46 2.1.4.9 Tata Cara Penyetoran dan Pelaporan Pajak Pertambahan Nilai Dalam pajak pertambahan nilai terdapat tata cara dan pelaporan yang telah ditetapkan sesuai dengan peraturan yang belaku di Indonesia yaitu: a. Penyetoran Pajak Pertambahan Nilai. Tata cara penyetoran Pajak Pertambahan Nilai yang diatur oleh Keputusan Menteri Keuangan No. 549/KMK/04/2000 adalah sebagai berikut: 1. Tata cara Penyetoran Pajak Pertambahan Nilai: a. Seseorang menggunakan SSP dan disetor ke Bank Persepsi atau Kantor Pos dan Giro. b. Wajib Pajak harus mengambil sendiri ditempat yang sudah ditetapkan. Wajib Pajak mengisi kolom-kolom pengisian dengan benar sesuai dengan petunjuk. 2.Tempat Penyetoran a. Bank Persepsi, yaitu Bank Pemerintah dan Bank Swasta yang ditunjuk oleh Menteri Keuangan. a) Bank Pemerintah, kecuali BTN b) Bank Pembangunan Daerah c) Bank Devisa d) Bank-bank lain penerima setoran pajak yang ditujuk oleh Menteri Keuangan Kepada Kantor Wilayah Anggaran untuk menerima pembayaran atau setoran pajak. b.

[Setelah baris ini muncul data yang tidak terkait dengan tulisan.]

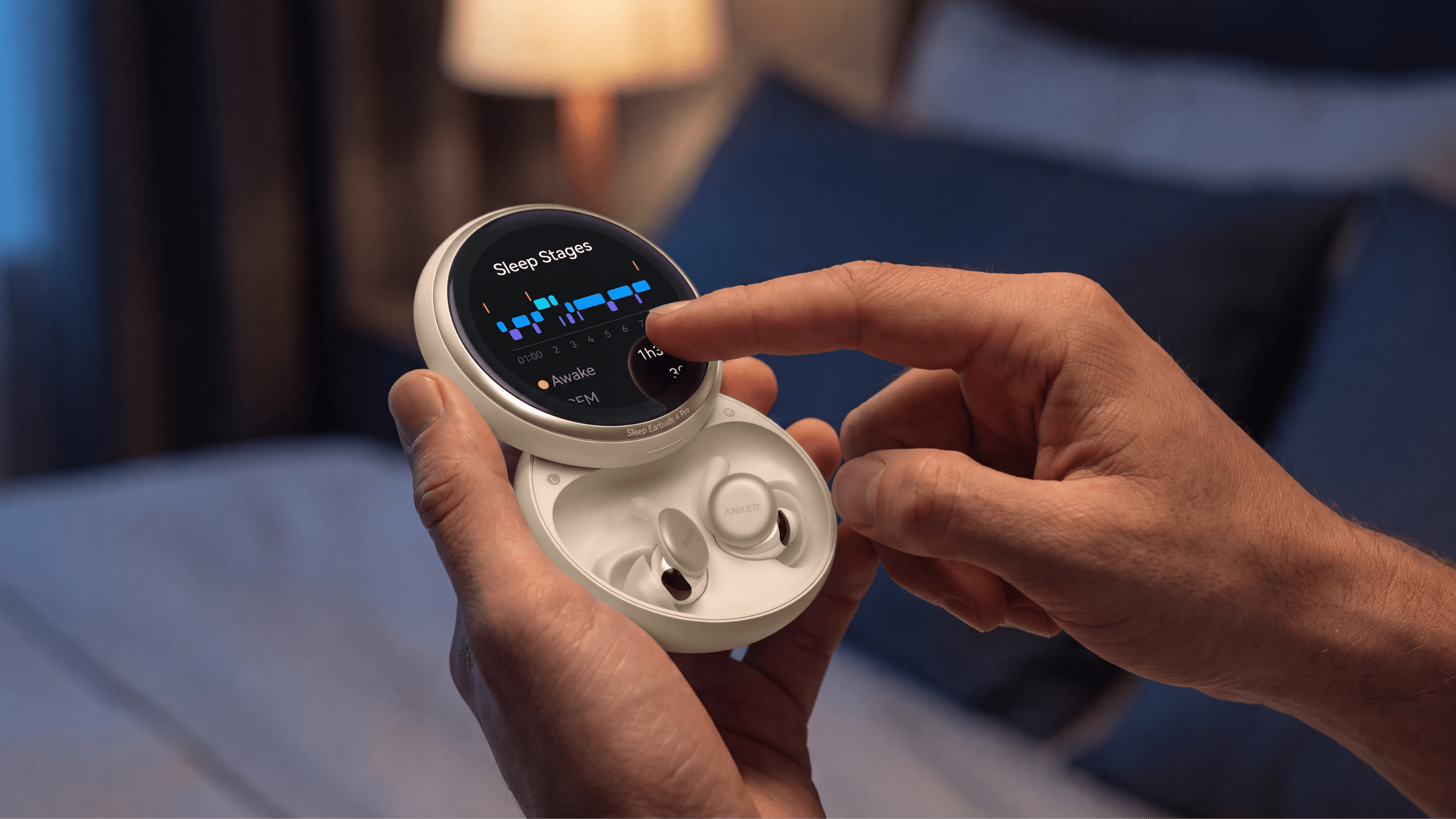 A person taps the OLED touchscreen included on the charging case of Anker’s new sleepbuds.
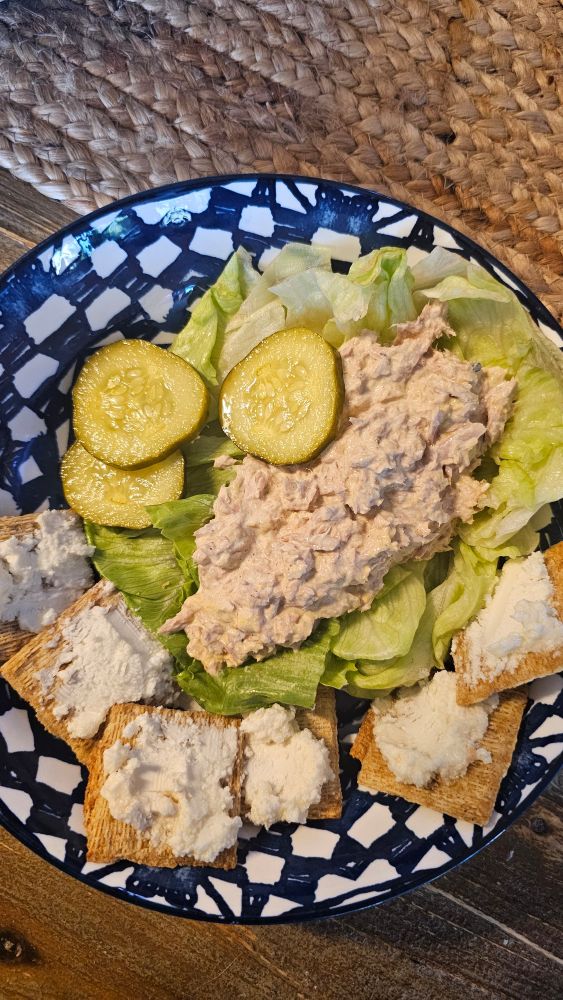Tuna salad on lettuce, homemade pickles from a neighbor,  marinated goat cheese on triscuits.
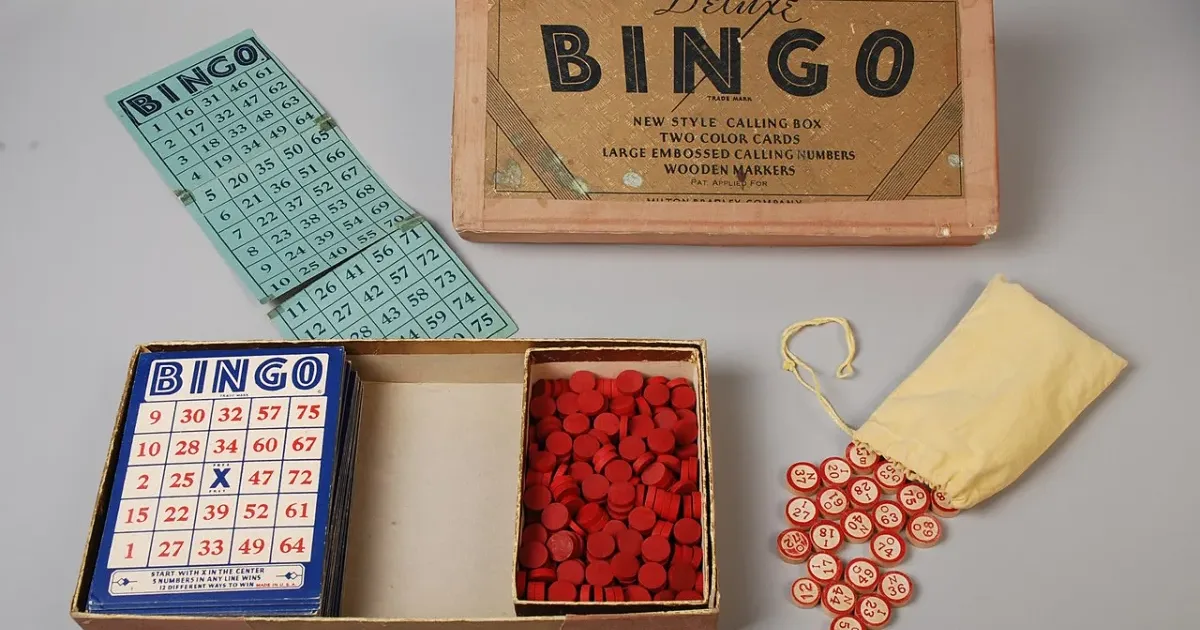Vintage bingo kit with cards, red chips, numbered tokens and box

PT. POS Indonesia a) PPN yang dihitung sendiri oleh PKP harus disetorkan paling lambat tanggal 15 bulan takwim berikutnya setelah bulan Masa Pajak. b) PPN yang tercantum dalam SKPKB, SKPKBT, dan STP harus dibayar / disetor sesuai batas waktu yang tercantum dalam SKPKB, SKPKBT, dan STP tersebut. c) PPN atas Impor, harus dilunasi bersamaan dengan saat pembayaran Bea Masuk, dan apabila pembayaran Bea Masuk ditunda/dibebaskan, harus dilunasi pada saat penyelesaian dokumen Impor. Dari tata cara penyetoran diatas dapat dilihat bahwa wajib pajak yang ingin menyetorkan pajaknya bisa melalui tempat penyetoran yang telah ditetapkan.